Sea of Troubles Confronts Watkins at DOE
WASHINGTON
SIX months after taking command of the Energy Department and vowing to steer its nuclear-weapons program out of troubled seas, retired Adm. James Watkins is spending as much time bailing water as setting the new course. The latest crisis was a threat last week that the Rocky Flats weapons plant near Denver would be shut down because of acknowledged illegal storage of waste from plutonium processing. The plant is a critical link in the nuclear arms production chain.
Rockwell International Corporation, which operates the plant under a government contract, decided over the weekend to delay a decision on closing the plant so officials can work on a plan to bring the plant's waste storage into compliance.
Also last week, Admiral Watkins faced a court order - eventually withdrawn - to appear before a federal judge in Ohio to help resolve a dispute over a $78 million settlement of a lawsuit by neighbors of a weapons plant near Cincinnati. Watkins acknowledges that this plant also is violating environmental regulations.
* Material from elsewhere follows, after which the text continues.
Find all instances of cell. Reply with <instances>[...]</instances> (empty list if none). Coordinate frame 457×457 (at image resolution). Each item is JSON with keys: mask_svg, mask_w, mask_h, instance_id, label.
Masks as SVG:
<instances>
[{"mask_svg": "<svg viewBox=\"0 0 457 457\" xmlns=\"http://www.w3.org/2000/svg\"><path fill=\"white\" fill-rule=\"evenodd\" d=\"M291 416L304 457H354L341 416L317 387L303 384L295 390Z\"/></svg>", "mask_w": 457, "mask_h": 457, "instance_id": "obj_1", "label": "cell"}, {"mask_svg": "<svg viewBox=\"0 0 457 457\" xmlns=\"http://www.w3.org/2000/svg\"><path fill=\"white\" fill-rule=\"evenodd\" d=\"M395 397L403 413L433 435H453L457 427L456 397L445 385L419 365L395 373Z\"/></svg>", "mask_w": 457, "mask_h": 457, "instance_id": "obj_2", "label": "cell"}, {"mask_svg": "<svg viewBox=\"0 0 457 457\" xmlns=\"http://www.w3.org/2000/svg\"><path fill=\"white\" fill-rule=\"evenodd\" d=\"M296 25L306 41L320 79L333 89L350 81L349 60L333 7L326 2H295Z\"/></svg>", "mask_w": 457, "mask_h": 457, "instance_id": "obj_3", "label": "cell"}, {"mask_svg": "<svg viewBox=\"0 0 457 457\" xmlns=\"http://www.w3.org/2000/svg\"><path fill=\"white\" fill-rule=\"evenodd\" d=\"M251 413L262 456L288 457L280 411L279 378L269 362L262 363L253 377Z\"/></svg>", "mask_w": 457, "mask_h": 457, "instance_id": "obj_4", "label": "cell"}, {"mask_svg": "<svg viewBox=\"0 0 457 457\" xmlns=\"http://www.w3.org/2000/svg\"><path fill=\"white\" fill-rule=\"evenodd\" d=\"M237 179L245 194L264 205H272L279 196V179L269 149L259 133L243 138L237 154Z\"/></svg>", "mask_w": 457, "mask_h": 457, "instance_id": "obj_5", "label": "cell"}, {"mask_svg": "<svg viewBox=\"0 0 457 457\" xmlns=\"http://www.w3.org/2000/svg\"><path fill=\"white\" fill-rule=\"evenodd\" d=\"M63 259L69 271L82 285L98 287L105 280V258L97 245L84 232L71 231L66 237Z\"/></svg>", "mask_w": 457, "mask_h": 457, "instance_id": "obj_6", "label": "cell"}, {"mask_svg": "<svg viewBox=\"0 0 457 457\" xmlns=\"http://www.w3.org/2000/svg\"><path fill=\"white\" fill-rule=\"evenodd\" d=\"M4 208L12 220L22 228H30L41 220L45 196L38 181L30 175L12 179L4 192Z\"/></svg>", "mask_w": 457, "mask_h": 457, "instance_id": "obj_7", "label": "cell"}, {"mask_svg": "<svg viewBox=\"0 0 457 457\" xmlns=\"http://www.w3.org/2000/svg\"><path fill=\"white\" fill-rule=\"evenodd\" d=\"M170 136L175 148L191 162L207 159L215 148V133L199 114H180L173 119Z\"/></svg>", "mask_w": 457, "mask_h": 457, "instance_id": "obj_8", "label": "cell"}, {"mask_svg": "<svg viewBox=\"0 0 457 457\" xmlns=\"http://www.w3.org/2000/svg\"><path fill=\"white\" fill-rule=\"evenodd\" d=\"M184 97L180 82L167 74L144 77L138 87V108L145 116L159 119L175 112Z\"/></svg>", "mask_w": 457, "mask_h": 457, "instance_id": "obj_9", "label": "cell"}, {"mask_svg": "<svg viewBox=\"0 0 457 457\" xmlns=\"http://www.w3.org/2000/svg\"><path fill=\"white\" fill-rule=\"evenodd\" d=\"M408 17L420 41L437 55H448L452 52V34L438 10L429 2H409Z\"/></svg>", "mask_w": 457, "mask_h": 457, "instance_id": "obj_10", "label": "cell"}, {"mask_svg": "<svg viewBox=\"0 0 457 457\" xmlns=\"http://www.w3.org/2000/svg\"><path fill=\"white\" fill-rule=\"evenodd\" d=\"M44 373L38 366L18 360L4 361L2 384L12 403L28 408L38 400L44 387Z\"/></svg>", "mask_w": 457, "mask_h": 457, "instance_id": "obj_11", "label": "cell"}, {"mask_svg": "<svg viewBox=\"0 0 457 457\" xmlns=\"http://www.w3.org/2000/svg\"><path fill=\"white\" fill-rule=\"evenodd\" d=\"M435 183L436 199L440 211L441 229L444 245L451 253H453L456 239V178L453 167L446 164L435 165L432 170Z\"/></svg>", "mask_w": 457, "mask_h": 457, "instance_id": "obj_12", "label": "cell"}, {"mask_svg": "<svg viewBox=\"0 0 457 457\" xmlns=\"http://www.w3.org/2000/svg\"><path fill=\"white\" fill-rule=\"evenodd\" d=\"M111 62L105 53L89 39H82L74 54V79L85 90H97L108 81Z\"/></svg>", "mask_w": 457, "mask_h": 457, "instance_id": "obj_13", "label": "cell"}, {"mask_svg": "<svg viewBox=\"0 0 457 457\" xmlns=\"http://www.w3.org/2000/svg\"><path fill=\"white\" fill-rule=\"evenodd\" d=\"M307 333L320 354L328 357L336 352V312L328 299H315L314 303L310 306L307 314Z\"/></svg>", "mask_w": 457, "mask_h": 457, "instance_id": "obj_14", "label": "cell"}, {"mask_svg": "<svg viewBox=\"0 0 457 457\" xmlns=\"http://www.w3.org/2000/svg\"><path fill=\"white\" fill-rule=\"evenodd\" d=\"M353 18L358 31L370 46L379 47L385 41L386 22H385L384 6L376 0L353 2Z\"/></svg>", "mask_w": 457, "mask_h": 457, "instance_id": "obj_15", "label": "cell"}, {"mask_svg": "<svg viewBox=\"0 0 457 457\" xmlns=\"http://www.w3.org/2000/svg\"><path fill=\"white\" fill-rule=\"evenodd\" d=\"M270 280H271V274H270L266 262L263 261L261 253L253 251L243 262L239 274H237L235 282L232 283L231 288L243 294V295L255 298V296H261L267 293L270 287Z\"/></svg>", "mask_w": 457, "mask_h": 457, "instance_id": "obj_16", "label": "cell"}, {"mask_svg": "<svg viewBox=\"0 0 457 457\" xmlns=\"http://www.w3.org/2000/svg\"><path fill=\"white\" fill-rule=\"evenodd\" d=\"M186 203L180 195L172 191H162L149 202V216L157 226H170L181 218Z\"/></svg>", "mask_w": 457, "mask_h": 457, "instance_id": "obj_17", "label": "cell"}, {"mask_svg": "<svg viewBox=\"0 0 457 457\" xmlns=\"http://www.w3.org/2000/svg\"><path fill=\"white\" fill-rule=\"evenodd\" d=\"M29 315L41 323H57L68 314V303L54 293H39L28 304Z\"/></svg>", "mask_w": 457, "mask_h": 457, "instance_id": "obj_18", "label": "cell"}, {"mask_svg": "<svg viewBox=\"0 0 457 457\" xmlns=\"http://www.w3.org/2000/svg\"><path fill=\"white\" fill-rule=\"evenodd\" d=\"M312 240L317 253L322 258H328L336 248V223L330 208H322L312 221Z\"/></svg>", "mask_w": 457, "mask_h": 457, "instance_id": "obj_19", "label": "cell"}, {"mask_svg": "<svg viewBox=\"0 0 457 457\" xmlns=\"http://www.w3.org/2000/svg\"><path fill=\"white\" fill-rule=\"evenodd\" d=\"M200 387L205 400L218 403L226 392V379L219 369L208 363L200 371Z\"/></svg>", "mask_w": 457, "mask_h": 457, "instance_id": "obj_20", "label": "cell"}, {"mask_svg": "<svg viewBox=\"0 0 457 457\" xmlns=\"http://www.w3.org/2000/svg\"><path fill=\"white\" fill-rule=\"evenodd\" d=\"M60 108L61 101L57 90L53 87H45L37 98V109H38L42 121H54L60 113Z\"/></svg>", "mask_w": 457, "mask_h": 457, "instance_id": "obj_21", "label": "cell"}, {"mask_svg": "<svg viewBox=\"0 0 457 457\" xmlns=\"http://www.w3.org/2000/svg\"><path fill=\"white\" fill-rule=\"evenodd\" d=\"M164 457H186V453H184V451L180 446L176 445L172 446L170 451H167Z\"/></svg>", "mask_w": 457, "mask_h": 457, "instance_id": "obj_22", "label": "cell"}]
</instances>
Before that, it was Idaho Gov. Cecil Andrus closing his state's borders to shipments of radioactive waste from Rocky Flats, a move that could force Watkins to halt production at the Colorado plant as early as next March. Governor Andrus acted after the department failed to open a waste repository in New Mexico as scheduled.
One day before that, a federal judge in Washington stopped Watkins from awarding a $10 billion contract to Bechtel National Inc. to manage a proposed high-level nuclear waste dump in Nevada.
At the same time, Watkins was negotiating with Westinghouse Electric Corporation over a timetable for completing repairs to the idled Savannah River nuclear reactors in South Carolina that are the nation's only source of tritium gas used in nuclear warheads.
All this happened in the space of two weeks - bursts of political fallout from years of government neglect. The Reagan administration had attempted to abolish the department.
Watkins has spent much of his first half-year as energy secretary managing crises in virtually every part of the nuclear weapons program: reactor breakdowns, lawsuits by citizens and states, setbacks in waste storage, lapses in security at top-secret weapons labs, plant raids by the Federal Bureau of Investigation, and funding battles with Congress.
A strapping, articulate man who usually projects a strong sense of self-confidence, Watkins last week sounded frustrated by his inability so far to accomplish the turnaround he promised when he took the job in March.
``I have been overwhelmed by the breadth and depth of the problems'' in the weapons program, Watkins told an advisory group, adding that no one in the Bush administration, including the president, realized how long it would take to fix it.